28/08/2016 - 00h00min

editorial

É preciso destravar

editorial

O Brasil acompanha com angústia o desenrolar truncado do processo de impeachment da presidente afastada Dilma Rousseff. Do ponto de vista econômico, o sofrimento é explicável: a cada dia que passa a conta fica mais cara e a Nação amarga um enorme prejuízo. A esperança é de que o desfecho do caso finalmente dê ao País condições de retomar a vida.

Os estragos são generalizados, principalmente para o lado do trabalhador. Que o digam as milhares de família que perderam sua fonte de renda e agora vivem de bico, da venda do pouco que têm ou, quando não dá mais, da inadimplência. Dados do Cadastro Geral de Empregados e Desempregados (Caged), divulgados na última semana pelo Ministério do Trabalho, revelaram que em julho o País perdeu 94.724 postos de trabalho em julho. No acumulado do ano, 623.520 empregos deixaram de existir e em 12 meses, 1,7 milhão.

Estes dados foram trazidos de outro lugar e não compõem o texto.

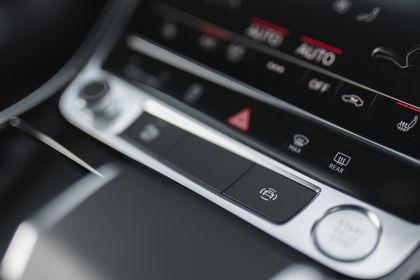 2020 Audi A8 L 60 TFSI e quattro - UK version 105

Neste momento, a instabilidade no cenário político castiga a economia, pois o empresariado aguarda definições importantes para tirar projetos da gaveta e capital dos bancos para investir na produção. Os investimentos sempre envolvem grandes somas, recursos demais para bancar jogadas arriscadas. O Brasil vive um estado de interinidade, aguardando no corredor do hospital a chegada do médico que avaliará se o paciente volta para casa ou se vai para cirurgia.

É notável que, mesmo sem uma definição sobre o comando do País, a simples perspectiva de mudança estimulou alguns suspiros do paciente moribundo. Em junho, por exemplo, o IBGE detectou uma discreta retomada da produção industrial (crescimento de 1,1% em relação ao mês anterior, mas em 12 meses a atividade produtiva acumula perda de 9,8%). É também de se notar melhoras nas expectativas do mercado em relação a 2017.

As constantes manobras no Congresso para arrastar esta internação desesperadora indefinidamente, até quando der, são, no mínimo, uma atitude irresponsável. À cata de manter nas mãos migalhas de poder e fichas que garantam alguma vantagem pessoal, os defensores de Dilma insistem no discurso do golpe para adiar o inevitável.

É de se esperar que o presidente do Supremo Tribunal Federal (STF), Ricardo Lewandowski, que conduz os trabalhos no julgamento do processo da impeachment, saiba desarmar estas artimanhas e conduzir o processo com ordem, consistência e celeridade. O Brasil precisa fechar este triste capítulo de sua história para destravar a economia, promover a retomada do crescimento e salvaguardar o sustento das famílias brasileiras. Mais do que uma questão política, é questão de sobrevivência.